Thats a very surprising comment Prawn. The three drills holes have  confirmed 280 plus metres of high grade graphite.  They come on the top of extensive surface trenching which confirmed high grade graphite over many kilometers.

This will be the largest graphite resource yet found. The questions now are

 how quickly can it be mined; 
will there be other significant  competitors (including new explores); 
how will the current high price of graphite hold up with such a huge resource and 
what will be the response of other current graphite producers.


----------



## prawn_86 (5 June 2012)

basilio said:


> Thats a very surprising comment Prawn. The three drills holes have  confirmed 280 plus metres of high grade graphite.  They come on the top of extensive surface trenching which confirmed high grade graphite over many kilometers.
> 
> This will be the largest graphite resource yet found. The questions now are
> 
> ...




Im not saying there isn't a resource, and i dont know anything about graphite, but i am not aware of any mines that have gone ahead on 3 drill holes, so depending on the structure/layout it could still possibly not be feasible imo.

I agree with all your other questions and it isnt easy for a company to progress sucessfully from exploration to mining a resource


----------



## burglar (5 June 2012)

prawn_86 said:


> ...  it isnt easy for a company to progress sucessfully from exploration to mining a resource




Might get swallowed by takeover or merger!!


----------



## burglar (8 June 2012)

chakvetadze said:


> ... the first 3 holes ...




Mmmm!! First 3 holes, ...


----------



## prawn_86 (15 June 2012)

Actually had these guys mentioned (not as an investment) yesterday, so i did some reading. Yes their graphite resource has the potential to be huge, but to me they seem to be very early stages and a 300m market cap for a resource with 3 holes seems a bit extreme to me.

Plenty of co's with MC's under 300m that are turning profits, although the market isn't always rational...


----------



## Vader (15 June 2012)

prawn_86 said:


> Actually had these guys mentioned (not as an investment) yesterday, so i did some reading. Yes their graphite resource has the potential to be huge, but to me they seem to be very early stages and a 300m market cap for a resource with 3 holes seems a bit extreme to me.
> 
> Plenty of co's with MC's under 300m that are turning profits, although the market isn't always rational...

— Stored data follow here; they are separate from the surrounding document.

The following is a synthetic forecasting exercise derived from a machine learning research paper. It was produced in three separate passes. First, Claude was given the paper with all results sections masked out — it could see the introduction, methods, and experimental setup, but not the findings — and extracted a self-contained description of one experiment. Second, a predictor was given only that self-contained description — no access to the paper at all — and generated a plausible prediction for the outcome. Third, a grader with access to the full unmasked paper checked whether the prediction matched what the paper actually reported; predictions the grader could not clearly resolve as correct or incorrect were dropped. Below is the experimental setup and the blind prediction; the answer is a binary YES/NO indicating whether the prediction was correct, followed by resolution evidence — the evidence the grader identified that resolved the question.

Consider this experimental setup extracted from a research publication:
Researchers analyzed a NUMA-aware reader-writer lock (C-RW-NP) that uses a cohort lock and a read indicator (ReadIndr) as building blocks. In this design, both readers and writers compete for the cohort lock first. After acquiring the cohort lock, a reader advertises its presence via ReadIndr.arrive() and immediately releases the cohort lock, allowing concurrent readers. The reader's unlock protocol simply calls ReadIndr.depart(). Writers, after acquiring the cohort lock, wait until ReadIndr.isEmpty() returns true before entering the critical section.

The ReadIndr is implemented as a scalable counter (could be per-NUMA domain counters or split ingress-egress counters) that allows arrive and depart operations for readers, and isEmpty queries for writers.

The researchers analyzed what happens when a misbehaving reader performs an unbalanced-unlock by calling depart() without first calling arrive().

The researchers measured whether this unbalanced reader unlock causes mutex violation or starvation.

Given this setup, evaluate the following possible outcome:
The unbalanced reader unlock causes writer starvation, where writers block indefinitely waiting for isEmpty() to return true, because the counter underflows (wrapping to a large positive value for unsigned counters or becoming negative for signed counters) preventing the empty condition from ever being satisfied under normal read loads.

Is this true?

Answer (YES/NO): YES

It's a bit more than three holes... the ore body breaches the surface, and on top of the (4) drill holes, they've dug something like 8 or 9 trenches at varying depths between 1m and 20m over hundreds of metres... I don't think there is a lot of doubt over the size of the ore body and while I'm sure there will be pockets of lower grade graphite in there, I think there is a fair bit of justification to support current estimates, especially given how low cost the mining process should be to get the stuff out.


----------



## prawn_86 (15 June 2012)

So what sort of profits are they forecasting? And what effect would a supply that large have on the global graphite market?


----------



## Vader (15 June 2012)

prawn_86 said:


> So what sort of profits are they forecasting? And what effect would a supply that large have on the global graphite market?




I think the biggest concern at present is how long it will take to get all their mining permits in place - from what I've read it took 2 years to get their exploration permit sorted out. Presumably they still need to go through a feasibility process and get their mining license and all that, so there is a reasonably high risk that could drag along in a similar fashion.

I didn't catch SYR in time to jump on the big kick up like others here, but I did buy a few shares in CSE last week at 18c, which gives me a nice little sideline interest in it to see how things pan out. At current prices, CSE have no debt, about 3m cash in the bank and own 11m shares in SYR... so a market cap of 22m and assets of 30m and two common directors with SYR. At this stage I've got no real opinion on how well SYR will progressing to the mining stage, but have confidence that CSE will manage their asset well and cash out if there are signs of concern (based on their good decisions - and returns to shareholders (a large portion of whom are the directors)  when they sold off their exploration leases last year).


----------



## burglar (15 June 2012)

Vader said:


> I think the biggest concern at present is ...



Hi Vader,
I feel like wading in here!

I like your postings! 
Factual and balanced.

My biggest concerns are about the company being able to reach production 
(they are in Mozambique!)
and then choke the supply to prevent the graphite price from crashing.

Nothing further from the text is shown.